Groepsreizen naar China eenvoudiger

Een reisje naar China wordt steeds eenvoudiger, als we Sigrid Schydlowski-Scheffer van China Southern Airlines mogen geloven. Volgens de vertegenwoordigster van de luchtvaartmaatschappij in Amsterdam is het passeren van de douane in het land in het Verre Oosten meer en meer een fluitje van een cent.
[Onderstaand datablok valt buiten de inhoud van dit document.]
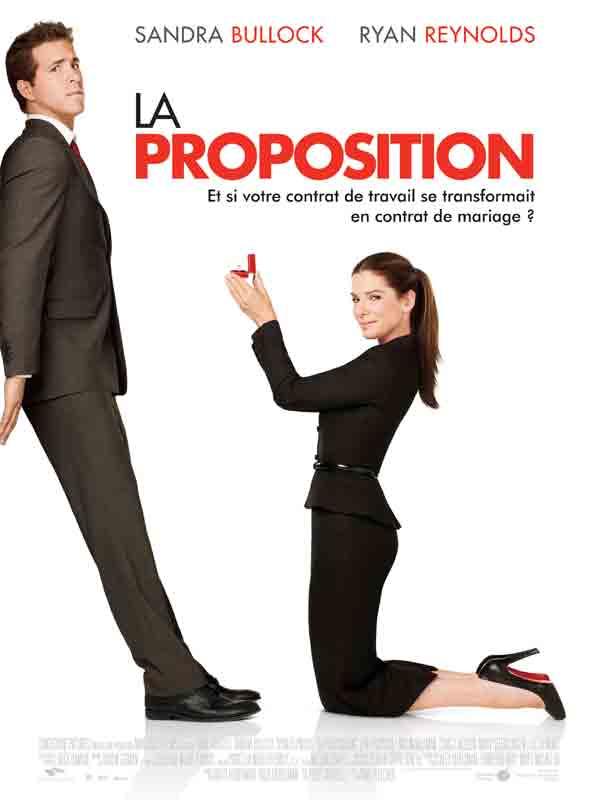 la proposition film 2009 allocin - Les Films De Mariage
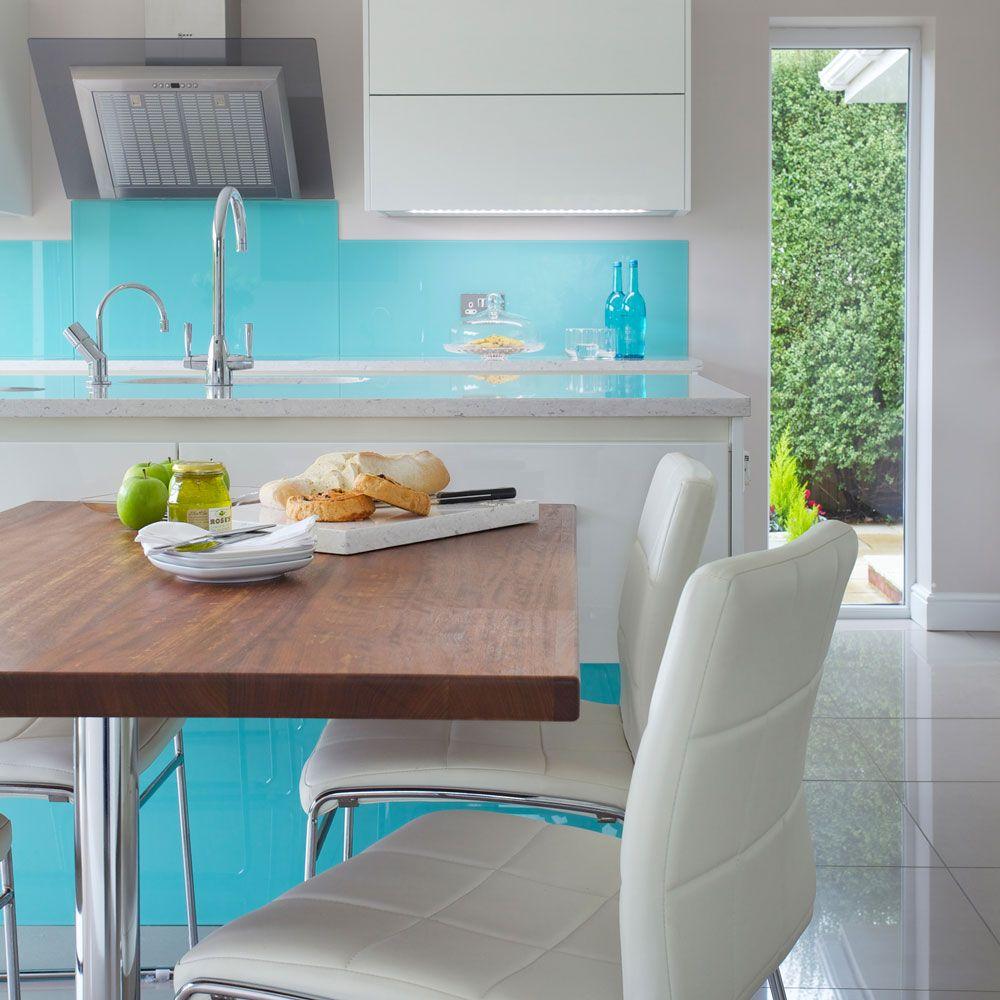 Kitchen splashbacks | Backsplash | Kitchen design, Glass kitchen
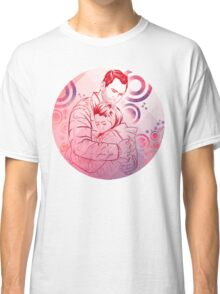 Community: Jeff & Annie Hug Classic T-Shirt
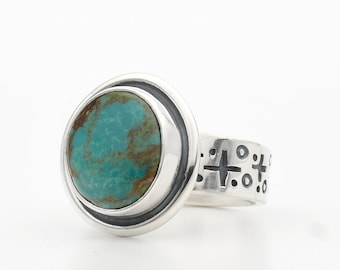 Turquoise Ring, Natural Turquoise, Evans Turquoise, Hand Made Ring, Sterling Silver Ring, Turquoise Jewelry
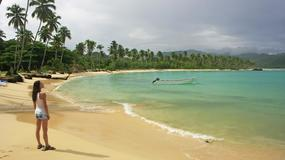 Dominikana - Samana jedną z najpiękniejszych zatok na świecie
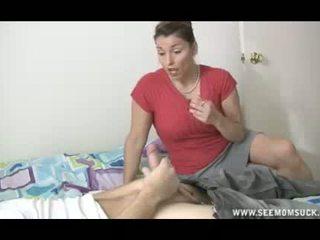 Ele whips fora sua caralho para quente tutoring tia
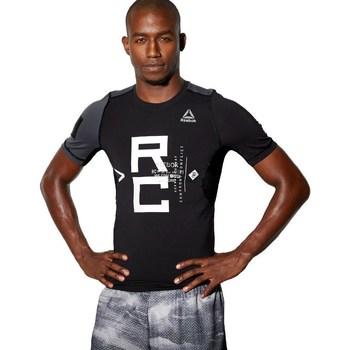 textil Herre T-shirts m. korte ærmer Reebok Sport Combat SS Rash Guard Sort, Grå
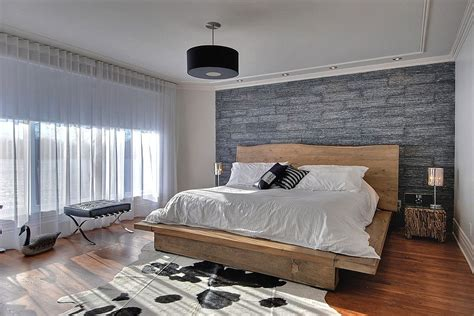 25 reasons to fall in with a live edge headboard
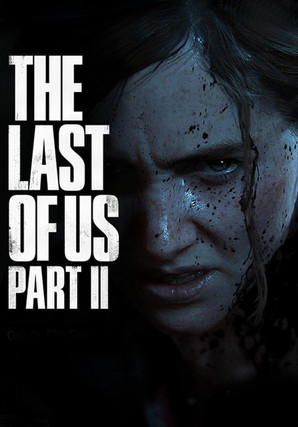 The Last of Us Part II: First Impressions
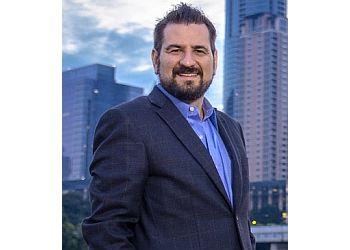 Austin business lawyer Jack Quentin Nichols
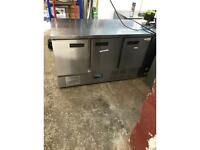 Commercial bench fridge for shop cafe restaurant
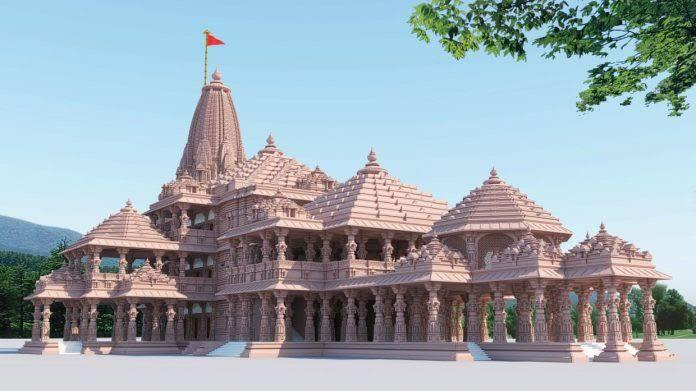 श्रीराम मंदिर निर्माण हमारे शौर्य का प्रतीक- डॉ. शैलेंद्र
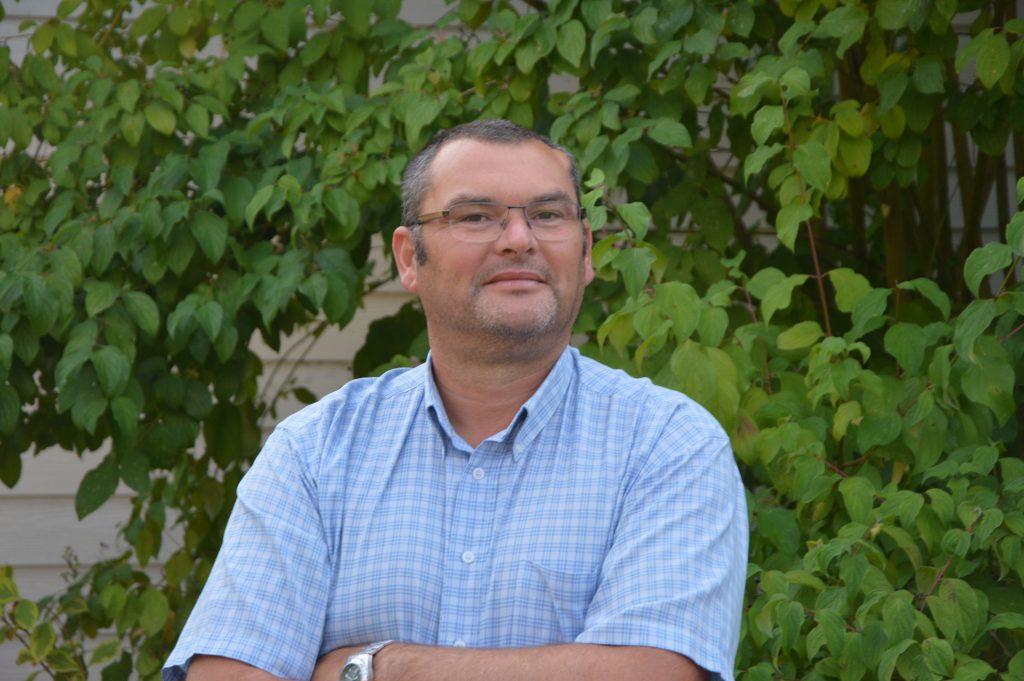 Bruno Dandoit -Responsable pédagogique du CFA  et de la Formation Continue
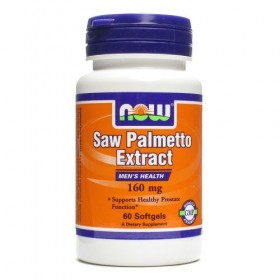 Saw Palmetto 160mg 60 caps Efeitos Now Foods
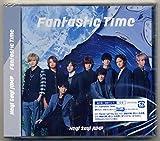 即発送 Hey! Say! JUMP 「Fantastic Time」 通常盤 初回プレス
"Vooral nu de betrekkingen tussen Nederland en China weer zijn verbeterd gaat het een stuk eenvoudiger", zegt ze. China Southern Airlines onderhoudt sinds november vorig jaar twee keer per week een retourvlucht tussen Amsterdam-Beijing-Guangzhou (bij Hongkong).

Na een start zonder al te veel tam-tam beginnen de Nederlandse reizigers de maatschappij te ontdekken, vervolgt ze. "Het zijn met name groepsreizen vanuit Nederland die populair zijn", aldus Sigrid. Reizen in een groep heeft volgens haar onder meer als voordeel dat alles veel soepeler gaat dan bij individuele trips.

China Southern Airlines vertrekt op de dinsdag- en de vrijdagavond om 21.10 uur vanaf Schiphol. Na een reis van tien uur arriveert het vliegtuig in Beijing. Na een uur wachttijd vliegt het toestel vanuit de Chinese hoofdstad in drie uur tijd naar Guangzhou. Inlichtingen: 020-4123120.

Air China, ook een Chinese luchtvaartmaatschappij, vliegt vanuit Amsterdam via Londen 3 maal per week rechtstreeks naar Beijing en 1 maal per week wordt een extra tussenstop via Honk Kong naar Beijing gemaakt. De vluchten van en naar Londen worden gemaakt met British Midland. Inlichtingen A.I.R. company: 020-3163467.